掲載省略:写真〜特別養護老人ホームへ慰問(昭和61年3月12日)

 六十一年四月二十六日、中国残留孤児の富樫正義さん一家六人が、町に一時帰国し約一年間生活された時「富樫さん一家に愛の手を」と募金をしてお見舞金を差し上げることが出来て、富樫さんからは、お礼に中国料理の講習を受けて交流を深めた。
 六十一年のコロンビア火山噴火に救援金、十一月の三原山噴火の被災者に救援金、雲仙普賢岳被災者にも救援金を道日赤支部を通じて送金した。
 忘れる事の出来ないのは、十勝岳噴火に伴う救援活動で、六十三年十二月十九日頃から噴火が始まり、二十四日クリスマスイブの家族団らんの中爆発が起こり、即、緊急委員会議を開き、出動可能な地区の人達に協力を求め、避難所と本部に炊き出し給食を十二月三十日迄の四日半の間支援し、これまで経験しなかった体験となった。
 奉仕団には三大講習があり、基礎家庭看護、老人家庭看護、幼児家庭看護とその他救急看護等で技術を持つボランティア育成のための講習である。町でも全町的に呼びかけ、毎年受講しやすい十一月頃に短期と長期に分けて開講している。
 社会福祉協議会との連携も深くかかわりを持ち、各種の研修会に参加し、十月の赤い羽根共同募金運動には、封筒募金で協力している。
 平成四年十一月十八日、創立十周年記念式典を公民館大ホールで開催した。この式典を成功させる様実行委員会を結成して諸準備にあたり式典、祝賀会、手づくりの記念誌の発行と団員一同が協力しあって成し遂げた。式典では、団の活動に功績があった役員丸山美枝子・正端サト・田中春於・本間久子・廣川ミヤコ・横山房子・野口ヨシ子・吉野静代・濱村シイに感謝状を贈った。また、十年奉仕者として加藤テル子他三十九名に、日本赤十字社社長・山本正淑から感謝状を受けた。
 平成五年三月に、六平委員長は退任されたが、団員育成の功績が認められ、十一月三日文化の日に町から善行賞を授与された。その後、私が二代目委員長を引き受けて、戦後五十年の節目の平成七年十一月七日から十日迄の四日間、皇居勤労奉仕に三十五名が参加し皇居と赤坂御用地の清掃奉仕を行い、私達は割烹着姿で、天皇皇后両陛下と皇太子殿下、雅子妃殿下の前に並んで言葉をかわした。また、赤坂御用地内を散歩されていた高円宮妃殿下とお子様(二人)ともお会い出来、参加した人達は色々と心に残る思い出が出来たのではないでしょうか……。

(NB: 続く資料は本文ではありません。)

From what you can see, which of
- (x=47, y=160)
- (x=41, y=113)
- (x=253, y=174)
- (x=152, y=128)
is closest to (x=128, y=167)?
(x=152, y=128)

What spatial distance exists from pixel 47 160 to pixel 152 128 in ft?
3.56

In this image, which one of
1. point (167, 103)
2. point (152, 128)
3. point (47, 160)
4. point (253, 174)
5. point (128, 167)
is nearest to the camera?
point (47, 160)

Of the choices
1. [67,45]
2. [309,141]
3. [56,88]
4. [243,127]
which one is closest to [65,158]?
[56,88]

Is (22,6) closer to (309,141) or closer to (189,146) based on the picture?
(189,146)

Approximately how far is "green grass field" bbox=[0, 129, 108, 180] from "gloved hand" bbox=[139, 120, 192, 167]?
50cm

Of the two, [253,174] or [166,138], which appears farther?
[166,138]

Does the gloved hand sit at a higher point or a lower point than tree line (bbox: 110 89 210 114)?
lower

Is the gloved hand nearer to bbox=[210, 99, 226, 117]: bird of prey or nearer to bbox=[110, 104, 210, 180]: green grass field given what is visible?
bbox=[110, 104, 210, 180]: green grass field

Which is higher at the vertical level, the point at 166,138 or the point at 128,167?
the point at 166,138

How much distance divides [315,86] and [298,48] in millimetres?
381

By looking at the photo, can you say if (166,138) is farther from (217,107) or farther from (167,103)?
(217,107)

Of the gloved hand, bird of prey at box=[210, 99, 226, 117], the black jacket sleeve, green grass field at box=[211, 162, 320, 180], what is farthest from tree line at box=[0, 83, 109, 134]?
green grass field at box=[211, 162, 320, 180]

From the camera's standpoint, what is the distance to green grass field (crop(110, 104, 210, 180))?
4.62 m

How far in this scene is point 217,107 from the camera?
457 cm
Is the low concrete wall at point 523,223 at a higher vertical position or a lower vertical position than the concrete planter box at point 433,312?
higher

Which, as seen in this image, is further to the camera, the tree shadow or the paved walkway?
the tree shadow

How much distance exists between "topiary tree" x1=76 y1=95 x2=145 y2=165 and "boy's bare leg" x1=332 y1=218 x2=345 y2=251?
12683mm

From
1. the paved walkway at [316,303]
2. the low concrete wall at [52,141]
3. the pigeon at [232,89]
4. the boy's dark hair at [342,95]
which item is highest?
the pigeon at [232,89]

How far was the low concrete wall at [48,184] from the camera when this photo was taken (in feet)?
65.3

 奥尻島の災害、阪神大震災、豊浜トンネル事故等の災害にも団員の協力を得て義援金の送付をした。
 社会福祉協議会主催のふれあい広場事業では、六百五十食分の豚汁作りとおにぎり作りをし大変良い体験をさせて項いたと思っている。
 明るい住みよい社会を築きあげていくための陰の力となって身近な奉仕に従事することを目的として、奉仕団員も全町的に入団されて、現在では百五十九名となり、社員は約三百名と年々増えてきている。
 高齢化社会に入った今は、相互扶助と自立が必要な時代で、地域のネットワークづくりと共に奉仕団の内容も変化しっつあり、今後一層新たな研修を積み重ね期待される赤十字奉仕団になりたいと活動している。